GOAL 1 => Using the article on the Indialantic store inspection, decide whether each statement agrees with it: (a) Inspectors documented four violations in total. (b) The raw bacon violation was corrected on site. (c) Staff applied the missing labels after the inspectors had left. Answer yes or no for each and quote the words from the article that settle it.
-- start of READING PASSAGE --
INDIALANTIC, FL. Back in January 2026, state inspectors walked into Beachside Produce Plus Corporation on the Space Coast and found raw bacon sitting in a front reach-in cooler directly above ready-to-eat vegetables, a cross-contamination setup that inspectors flagged as a priority violation.
The Florida Department of Agriculture and Consumer Services conducted the inspection on January 7, 2026, at the Indialantic convenience store and produce market. Inspectors documented three total violations, including one priority violation and one repeat violation.
What Inspectors Found
The bacon-over-vegetables finding was the most serious citation. According to the inspection record, the bacon was moved during the visit and the violation was corrected on site.
Inspectors also found multiple packages of meat that had been repackaged at the store and placed in a reach-in freezer for sale without required labels. Pork loins and chicken thighs held in the freezer were missing contents, weight, and business information entirely. Filet mignon, pork chops, and chicken breast, some packaged on site and some packaged by a supplier, were held in a reach-in cooler without the required business name and address, contents, weight, and nutrition labeling. Staff applied proper labels during the inspection.
-- end of READING PASSAGE --
GOAL 2 => Show every line of the records below that contains the string "indented".
-- start of DATASET EXCERPTS --
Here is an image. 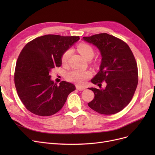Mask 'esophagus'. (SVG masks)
<instances>
[{"mask_svg":"<svg viewBox=\"0 0 155 155\" xmlns=\"http://www.w3.org/2000/svg\"><path fill=\"white\" fill-rule=\"evenodd\" d=\"M76 88L77 89V90H78V91H84V90H85V87H82V86H80V85H76Z\"/></svg>","mask_w":155,"mask_h":155,"instance_id":"obj_1","label":"esophagus"}]
</instances>
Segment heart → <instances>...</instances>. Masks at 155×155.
Here are the masks:
<instances>
[{
    "instance_id": "b5f03b06",
    "label": "heart",
    "mask_w": 155,
    "mask_h": 155,
    "mask_svg": "<svg viewBox=\"0 0 155 155\" xmlns=\"http://www.w3.org/2000/svg\"><path fill=\"white\" fill-rule=\"evenodd\" d=\"M77 50L87 60H91L94 54L92 47L87 43L79 44L77 46ZM71 53V49H68L63 52L61 57V61L63 64H66L68 63ZM91 76L92 73L90 71L74 70L68 72L65 75V78L69 82H74L78 85H83Z\"/></svg>"
}]
</instances>
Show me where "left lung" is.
<instances>
[{"label":"left lung","mask_w":155,"mask_h":155,"mask_svg":"<svg viewBox=\"0 0 155 155\" xmlns=\"http://www.w3.org/2000/svg\"><path fill=\"white\" fill-rule=\"evenodd\" d=\"M83 39L98 48L102 56L100 71L91 82L99 86L104 81L107 84L104 89L88 88L95 95L88 105L101 114H114L127 106L136 91L138 70L134 54L124 41L107 33Z\"/></svg>","instance_id":"1"}]
</instances>
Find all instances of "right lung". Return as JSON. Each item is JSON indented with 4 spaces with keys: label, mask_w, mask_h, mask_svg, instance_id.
Wrapping results in <instances>:
<instances>
[{
    "label": "right lung",
    "mask_w": 155,
    "mask_h": 155,
    "mask_svg": "<svg viewBox=\"0 0 155 155\" xmlns=\"http://www.w3.org/2000/svg\"><path fill=\"white\" fill-rule=\"evenodd\" d=\"M79 39L47 35L31 41L22 48L16 62L14 84L21 102L34 114H54L75 90L74 85L65 81L57 85L50 73L61 66L62 54Z\"/></svg>",
    "instance_id": "add662e5"
}]
</instances>
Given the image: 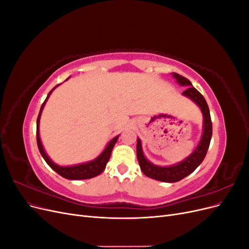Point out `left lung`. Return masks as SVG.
Listing matches in <instances>:
<instances>
[{"label":"left lung","mask_w":249,"mask_h":249,"mask_svg":"<svg viewBox=\"0 0 249 249\" xmlns=\"http://www.w3.org/2000/svg\"><path fill=\"white\" fill-rule=\"evenodd\" d=\"M172 77L177 80L179 85L188 87L183 92V95L189 97L200 108L203 116V132L200 141L198 142L197 146L195 147L194 152L189 157H187L184 161L176 165H171V166H158V165L150 163L143 155L140 139H137V159L142 172L150 178L166 183L178 182L196 169L205 159L211 138H212V122H211L210 110L205 97L198 90L192 86L191 82L185 77L176 72H172Z\"/></svg>","instance_id":"8db88e82"}]
</instances>
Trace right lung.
Instances as JSON below:
<instances>
[{"label": "right lung", "instance_id": "add662e5", "mask_svg": "<svg viewBox=\"0 0 249 249\" xmlns=\"http://www.w3.org/2000/svg\"><path fill=\"white\" fill-rule=\"evenodd\" d=\"M58 86H59V84L56 85L49 92L46 101H44L43 104L41 105V108H40V111H39L38 117H37V123H36V139H37V145H38V149H39V152H40L42 158L44 159V161L48 163L49 166L53 170H55L58 173V175L63 177L64 178H67V179H86V178H94L96 176L101 175V173L104 171V169L106 168V165H107V163H108V161L110 159V156H111V153H112L113 146L115 145V143H116V141H117V139L119 137V135H117L116 137L113 138L108 143L106 148L103 150V153L99 157L95 158V159L92 160V161H89V162H86V163H82V164H78V165H72V166H60V165L55 164L54 162H53L50 159L49 156L47 155V153L44 152L43 146L41 144V140H40V137H39V122H40V116H41V113H42L44 105H46V103H47L48 99L50 97L51 93L53 92V90H54Z\"/></svg>", "mask_w": 249, "mask_h": 249}]
</instances>
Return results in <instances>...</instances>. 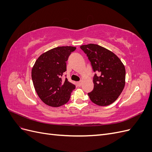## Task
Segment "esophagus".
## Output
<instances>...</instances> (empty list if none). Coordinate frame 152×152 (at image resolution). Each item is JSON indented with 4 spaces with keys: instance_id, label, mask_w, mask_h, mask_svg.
<instances>
[{
    "instance_id": "esophagus-1",
    "label": "esophagus",
    "mask_w": 152,
    "mask_h": 152,
    "mask_svg": "<svg viewBox=\"0 0 152 152\" xmlns=\"http://www.w3.org/2000/svg\"><path fill=\"white\" fill-rule=\"evenodd\" d=\"M77 85L79 86H81V85H82V81L78 82H77Z\"/></svg>"
}]
</instances>
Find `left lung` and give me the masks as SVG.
Here are the masks:
<instances>
[{"label": "left lung", "instance_id": "1", "mask_svg": "<svg viewBox=\"0 0 152 152\" xmlns=\"http://www.w3.org/2000/svg\"><path fill=\"white\" fill-rule=\"evenodd\" d=\"M80 49L86 54L94 72V89L88 93L90 99L99 106L113 103L125 86L126 69L115 54L97 44L82 45Z\"/></svg>", "mask_w": 152, "mask_h": 152}]
</instances>
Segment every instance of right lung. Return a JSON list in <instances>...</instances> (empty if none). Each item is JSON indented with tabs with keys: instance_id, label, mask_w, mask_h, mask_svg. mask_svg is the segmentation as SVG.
Segmentation results:
<instances>
[{
	"instance_id": "1",
	"label": "right lung",
	"mask_w": 152,
	"mask_h": 152,
	"mask_svg": "<svg viewBox=\"0 0 152 152\" xmlns=\"http://www.w3.org/2000/svg\"><path fill=\"white\" fill-rule=\"evenodd\" d=\"M76 48L57 47L41 54L31 70V79L39 97L47 105L58 107L66 104L75 86L63 79L66 63Z\"/></svg>"
}]
</instances>
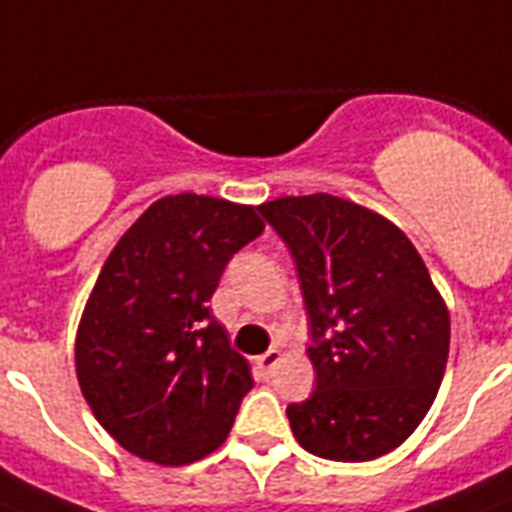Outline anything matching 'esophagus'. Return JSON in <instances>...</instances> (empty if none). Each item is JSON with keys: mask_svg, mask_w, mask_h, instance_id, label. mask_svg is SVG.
<instances>
[{"mask_svg": "<svg viewBox=\"0 0 512 512\" xmlns=\"http://www.w3.org/2000/svg\"><path fill=\"white\" fill-rule=\"evenodd\" d=\"M281 361V350L271 348V350H265L263 356H257V372H260V377H271V372L276 369V364Z\"/></svg>", "mask_w": 512, "mask_h": 512, "instance_id": "esophagus-1", "label": "esophagus"}]
</instances>
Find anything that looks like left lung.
<instances>
[{"mask_svg":"<svg viewBox=\"0 0 512 512\" xmlns=\"http://www.w3.org/2000/svg\"><path fill=\"white\" fill-rule=\"evenodd\" d=\"M311 327V398L287 406L305 452L366 462L412 436L444 380L449 311L414 244L385 217L329 193L268 201Z\"/></svg>","mask_w":512,"mask_h":512,"instance_id":"8db88e82","label":"left lung"}]
</instances>
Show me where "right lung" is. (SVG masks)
<instances>
[{
  "label": "right lung",
  "instance_id": "add662e5",
  "mask_svg": "<svg viewBox=\"0 0 512 512\" xmlns=\"http://www.w3.org/2000/svg\"><path fill=\"white\" fill-rule=\"evenodd\" d=\"M263 228L255 207L177 193L151 204L108 255L76 335V377L127 452L185 465L225 441L252 374L209 300Z\"/></svg>",
  "mask_w": 512,
  "mask_h": 512
}]
</instances>
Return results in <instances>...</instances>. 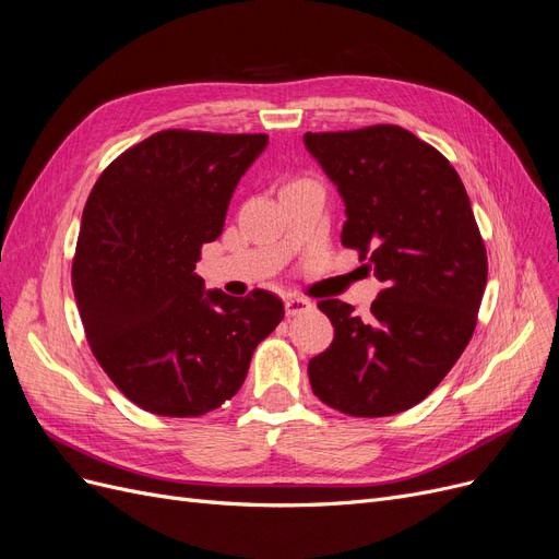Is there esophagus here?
Here are the masks:
<instances>
[{
    "label": "esophagus",
    "mask_w": 559,
    "mask_h": 559,
    "mask_svg": "<svg viewBox=\"0 0 559 559\" xmlns=\"http://www.w3.org/2000/svg\"><path fill=\"white\" fill-rule=\"evenodd\" d=\"M284 310H286V317H298V314H302V312H307V310H312V302L307 300V298H286V302H284Z\"/></svg>",
    "instance_id": "esophagus-1"
}]
</instances>
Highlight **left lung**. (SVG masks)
Listing matches in <instances>:
<instances>
[{"label": "left lung", "instance_id": "8db88e82", "mask_svg": "<svg viewBox=\"0 0 559 559\" xmlns=\"http://www.w3.org/2000/svg\"><path fill=\"white\" fill-rule=\"evenodd\" d=\"M346 207L342 245L386 284L360 319L321 300L335 337L307 365L314 395L362 418L426 400L465 352L488 257L463 180L439 150L397 124L305 133Z\"/></svg>", "mask_w": 559, "mask_h": 559}]
</instances>
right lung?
<instances>
[{"label":"right lung","instance_id":"right-lung-1","mask_svg":"<svg viewBox=\"0 0 559 559\" xmlns=\"http://www.w3.org/2000/svg\"><path fill=\"white\" fill-rule=\"evenodd\" d=\"M265 133L166 129L96 180L71 267L94 358L133 404L203 416L230 400L257 344L284 319L277 296L230 298L194 273Z\"/></svg>","mask_w":559,"mask_h":559}]
</instances>
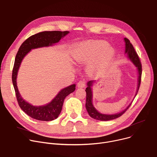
-- end of DATASET EXCERPTS --
EXERCISE ANSWER 1 =>
(a) No: "Inspectors documented three total violations"
(b) Yes: "the violation was corrected on site"
(c) No: "Staff applied proper labels during the inspection."

EXERCISE ANSWER 2 =>
Find all instances of "right lung". Return as JSON. Each item is JSON indented with 4 spaces with keys: label, mask_w, mask_h, mask_svg, instance_id.
<instances>...</instances> (empty list if none). Coordinate frame 152×152 (at image resolution). Each item is JSON indented with 4 spaces with keys: instance_id, label, mask_w, mask_h, mask_svg.
Segment every instance of right lung. Return a JSON list in <instances>...</instances> (empty if none). Each item is JSON indented with tabs with keys: instance_id, label, mask_w, mask_h, mask_svg. mask_svg is the segmentation as SVG.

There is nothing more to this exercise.